The Poisson distribution has been widely studied and used for modeling univariate count-valued data. Multivariate generalizations of the Poisson distribution that permit dependencies, however, have been far less popular. Yet, real-world high-dimensional count-valued data found in word counts, genomics, and crime statistics, for example, exhibit rich dependencies, and motivate the need for multivariate distributions that can appropriately model this data.
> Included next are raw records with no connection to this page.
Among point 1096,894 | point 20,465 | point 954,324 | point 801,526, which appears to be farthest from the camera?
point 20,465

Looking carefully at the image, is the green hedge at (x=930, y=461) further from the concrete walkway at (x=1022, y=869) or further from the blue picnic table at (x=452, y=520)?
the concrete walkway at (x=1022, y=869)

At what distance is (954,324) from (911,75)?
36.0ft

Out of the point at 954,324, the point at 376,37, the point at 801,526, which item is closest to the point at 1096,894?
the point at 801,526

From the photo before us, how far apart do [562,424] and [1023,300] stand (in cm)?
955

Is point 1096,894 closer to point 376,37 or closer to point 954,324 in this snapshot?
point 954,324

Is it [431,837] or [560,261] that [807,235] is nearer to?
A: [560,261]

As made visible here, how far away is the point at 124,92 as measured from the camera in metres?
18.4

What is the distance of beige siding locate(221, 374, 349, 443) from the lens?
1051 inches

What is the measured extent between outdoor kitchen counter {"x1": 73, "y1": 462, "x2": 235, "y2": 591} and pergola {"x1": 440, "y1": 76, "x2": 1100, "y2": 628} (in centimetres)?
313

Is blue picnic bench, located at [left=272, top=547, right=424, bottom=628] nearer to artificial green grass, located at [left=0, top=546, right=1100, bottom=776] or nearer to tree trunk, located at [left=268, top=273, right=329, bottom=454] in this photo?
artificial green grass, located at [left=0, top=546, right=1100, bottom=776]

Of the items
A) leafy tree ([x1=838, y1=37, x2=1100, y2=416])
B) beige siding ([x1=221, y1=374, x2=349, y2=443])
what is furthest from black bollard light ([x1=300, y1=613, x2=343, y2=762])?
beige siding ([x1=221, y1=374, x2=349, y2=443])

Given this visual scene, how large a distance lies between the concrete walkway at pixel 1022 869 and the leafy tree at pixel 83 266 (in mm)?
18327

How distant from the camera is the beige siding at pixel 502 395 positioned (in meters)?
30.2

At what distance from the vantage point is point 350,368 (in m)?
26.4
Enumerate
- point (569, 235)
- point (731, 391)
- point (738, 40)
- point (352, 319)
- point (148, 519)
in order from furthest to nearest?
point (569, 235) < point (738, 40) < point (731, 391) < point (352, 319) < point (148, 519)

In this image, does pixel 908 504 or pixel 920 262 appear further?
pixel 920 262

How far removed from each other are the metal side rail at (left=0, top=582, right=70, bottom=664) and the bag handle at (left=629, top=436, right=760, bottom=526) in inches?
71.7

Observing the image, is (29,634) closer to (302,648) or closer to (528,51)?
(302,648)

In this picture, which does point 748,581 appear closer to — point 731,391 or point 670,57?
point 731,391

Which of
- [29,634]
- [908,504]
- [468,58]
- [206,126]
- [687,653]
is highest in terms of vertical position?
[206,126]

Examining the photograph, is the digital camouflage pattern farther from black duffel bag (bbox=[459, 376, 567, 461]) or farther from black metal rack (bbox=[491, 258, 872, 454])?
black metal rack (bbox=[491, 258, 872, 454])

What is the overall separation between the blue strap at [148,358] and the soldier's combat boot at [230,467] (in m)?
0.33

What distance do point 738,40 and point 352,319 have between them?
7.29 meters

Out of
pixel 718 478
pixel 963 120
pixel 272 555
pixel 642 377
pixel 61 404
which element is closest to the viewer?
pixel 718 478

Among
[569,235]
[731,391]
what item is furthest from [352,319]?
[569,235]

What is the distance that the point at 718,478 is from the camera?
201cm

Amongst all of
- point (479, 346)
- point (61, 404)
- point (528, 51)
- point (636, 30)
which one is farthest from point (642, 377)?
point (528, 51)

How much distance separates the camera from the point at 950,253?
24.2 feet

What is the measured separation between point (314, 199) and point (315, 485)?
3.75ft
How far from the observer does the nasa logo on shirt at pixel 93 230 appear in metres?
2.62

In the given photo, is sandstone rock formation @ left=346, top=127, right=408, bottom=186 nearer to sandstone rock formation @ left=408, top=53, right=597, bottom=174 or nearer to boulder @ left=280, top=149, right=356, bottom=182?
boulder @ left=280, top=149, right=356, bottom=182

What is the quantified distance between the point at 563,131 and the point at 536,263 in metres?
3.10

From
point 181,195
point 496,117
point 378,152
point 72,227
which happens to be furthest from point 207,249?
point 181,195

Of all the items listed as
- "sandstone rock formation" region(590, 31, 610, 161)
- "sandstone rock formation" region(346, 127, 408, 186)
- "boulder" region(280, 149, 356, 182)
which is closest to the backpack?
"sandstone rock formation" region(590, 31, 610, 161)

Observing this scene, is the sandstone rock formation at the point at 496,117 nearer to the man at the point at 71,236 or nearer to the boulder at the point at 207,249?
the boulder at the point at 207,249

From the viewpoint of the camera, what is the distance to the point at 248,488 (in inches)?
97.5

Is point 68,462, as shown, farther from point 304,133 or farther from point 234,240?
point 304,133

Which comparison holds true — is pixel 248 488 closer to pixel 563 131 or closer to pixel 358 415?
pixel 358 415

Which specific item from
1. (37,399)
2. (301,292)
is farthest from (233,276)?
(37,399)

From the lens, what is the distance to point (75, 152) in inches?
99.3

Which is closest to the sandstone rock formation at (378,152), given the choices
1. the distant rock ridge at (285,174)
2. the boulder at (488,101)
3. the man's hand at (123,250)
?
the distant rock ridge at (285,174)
We review multivariate distributions derived from the univariate Poisson, categorizing these models into three main classes: 1) where the marginal distributions are Poisson, 2) where the joint distribution is a mixture of independent multivariate Poisson distributions, and 3) where the node-conditional distributions are derived from the Poisson. We discuss the development of multiple instances of these classes and compare the models in terms of interpretability and theory. Then, we empirically compare multiple models from each class on three real-world datasets that have varying data characteristics from different domains, namely traffic accident data, biological next generation sequencing data, and text data. These empirical experiments develop intuition about the comparative advantages and disadvantages of each class of multivariate distribution that was derived from the Poisson. Finally, we suggest new research directions as explored in the subsequent discussion section.
泊松分布已得到广泛研究,并用于对单变量计数值数据进行建模。然而,允许存在相依性的泊松分布的多变量推广却远没有那么受欢迎。然而,例如在词频统计、基因组学和犯罪统计中发现的现实世界高维计数值数据呈现出丰富的相依性,这激发了对能够适当地对这些数据进行建模的多变量分布的需求。我们回顾从单变量泊松分布导出的多变量分布,将这些模型分为三个主要类别:1)边际分布为泊松分布的模型;2)联合分布是独立多变量泊松分布混合的模型;3)节点条件分布从泊松分布导出的模型。我们讨论这些类别的多个实例的发展,并在可解释性和理论方面比较这些模型。然后,我们在三个具有不同领域数据特征的真实世界数据集上,对每个类别的多个模型进行实证比较,这三个数据集分别是交通事故数据、生物下一代测序数据和文本数据。这些实证实验使我们对源自泊松分布的每类多变量分布的相对优缺点有了直观认识。最后,我们在后续的讨论部分中提出新的研究方向。